=== Exercise brief ===
Transcribe word for word the passage of the college football text starting with "Jerry Tagge and" and going on through "Tagge had help.".

(Beginning of Text block)

In 1969, Dennis Shaw and Tom Reynolds made touchdowns the way childhood friends would make forts, with triumph and absolute joy.

That season, Shaw led the country in most major passing categories: touchdowns (39), yards (3,185), yards per attempt (9.5), and passing efficiency rating (162.2).

On the receiving end of almost half of Shaw’s touchdown passes was Reynolds. He caught 18 touchdowns, which not only led the nation but also broke a single-season record, eclipsing the previous mark of 16 set by Tulsa’s Howard Twilley four years earlier. Heaven only knows how many more touchdowns Reynolds would have caught had he not gone down with an injury during the season.

The ’69 San Diego State team went 11-0, winning the Pasadena Bowl. Leading the nation in scoring offense, averaging 44.7 points per game, the Aztecs made quick work of Boston University in their bowl game, 28-7, and also finished the season Pacific Coast Athletic Association (PCAA) Champions, a new conference that included Fresno State and San Jose State, among others.

In one particularly legendary game against New Mexico State, Shaw threw nine touchdown passes. Not a typo. Nine. It was an NCAA record that stood until 1990. Reynolds caught six of them. The score by the end of the game was 70-21.

Both Dennis Shaw and Tom Reynolds went on to play on Sundays. Shaw won Offensive Rookie of the Year for the Buffalo Bills, and Reynolds played two years for the New England Patriots before suffering another devastating injury.

But nothing, not injuries or the passage of time, will stop Aztec fans from remembering what Shaw and Reynolds did on the field at the close of the decade.

1971: Nebraska

Jerry Tagge and Johnny Rodgers

The 1971 Huskers smashed opponents on both sides of the ball, scoring 39.0 points per game while only giving up 8.0 points per game. They scored over 500 points on the season while only giving up 104 points cumulatively to the teams they played.

Their quarterback, Jerry Tagge, was wide-bodied and strong. He was named MVP of the Orange Bowl at the end of the 1970 season, and then was named MVP of the Orange Bowl again the following season. Both of those Husker teams went undefeated behind Tagge.

Of course, Tagge had help.

To call Johnny Rodgers a running back is inaccurate. The truth is, there isn’t a name yet for what Johnny Rodgers was. He was more than any of the positions he played.

However, since he had more receptions than rushing attempts in 1971, more than double the receptions of any other Husker receiver that season, and since it would be an injustice to leave this duo off this list, we’re going to call Johnny Rodgers a receiver, for now.

In ’71, Tagge was second in the NCAA in pass completion percentage (59.7), third in the country in total touchdowns (26), top five in passing efficiency rating (149.2) and passing touchdowns (17), and top ten in passing yards (2,178). He also finished seventh in the Heisman voting.

(End of Text block)
(Beginning of Supplied data)

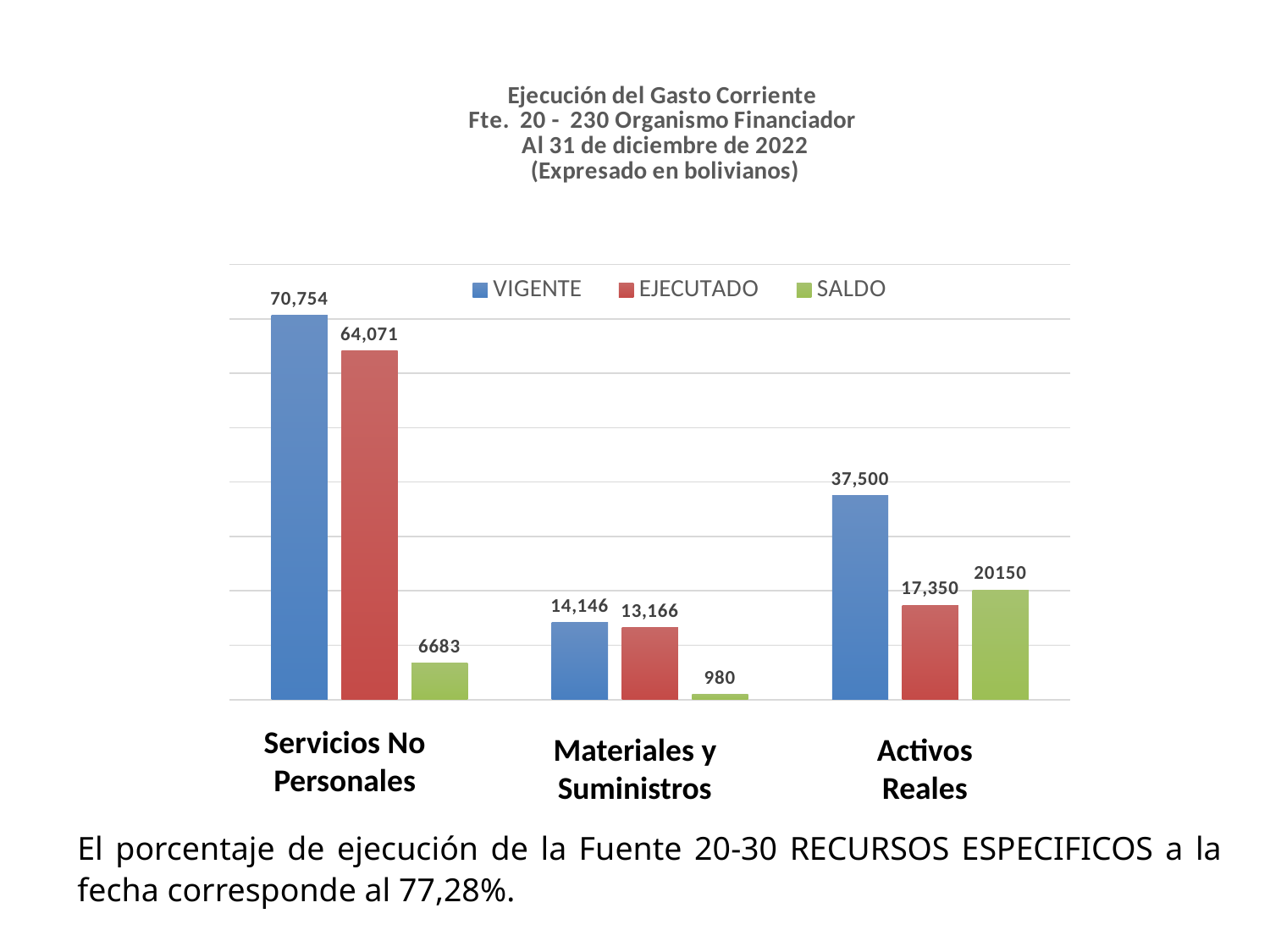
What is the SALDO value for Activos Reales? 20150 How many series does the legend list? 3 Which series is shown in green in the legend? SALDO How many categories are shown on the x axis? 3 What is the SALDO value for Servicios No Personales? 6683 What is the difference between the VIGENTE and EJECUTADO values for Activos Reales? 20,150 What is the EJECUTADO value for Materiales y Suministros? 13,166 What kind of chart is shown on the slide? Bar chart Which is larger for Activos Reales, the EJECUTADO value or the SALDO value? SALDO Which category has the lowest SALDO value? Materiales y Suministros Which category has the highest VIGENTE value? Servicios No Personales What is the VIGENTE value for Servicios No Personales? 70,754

(End of Supplied data)

=== Result of this exercise ===
Jerry Tagge and Johnny Rodgers

The 1971 Huskers smashed opponents on both sides of the ball, scoring 39.0 points per game while only giving up 8.0 points per game. They scored over 500 points on the season while only giving up 104 points cumulatively to the teams they played.

Their quarterback, Jerry Tagge, was wide-bodied and strong. He was named MVP of the Orange Bowl at the end of the 1970 season, and then was named MVP of the Orange Bowl again the following season. Both of those Husker teams went undefeated behind Tagge.

Of course, Tagge had help.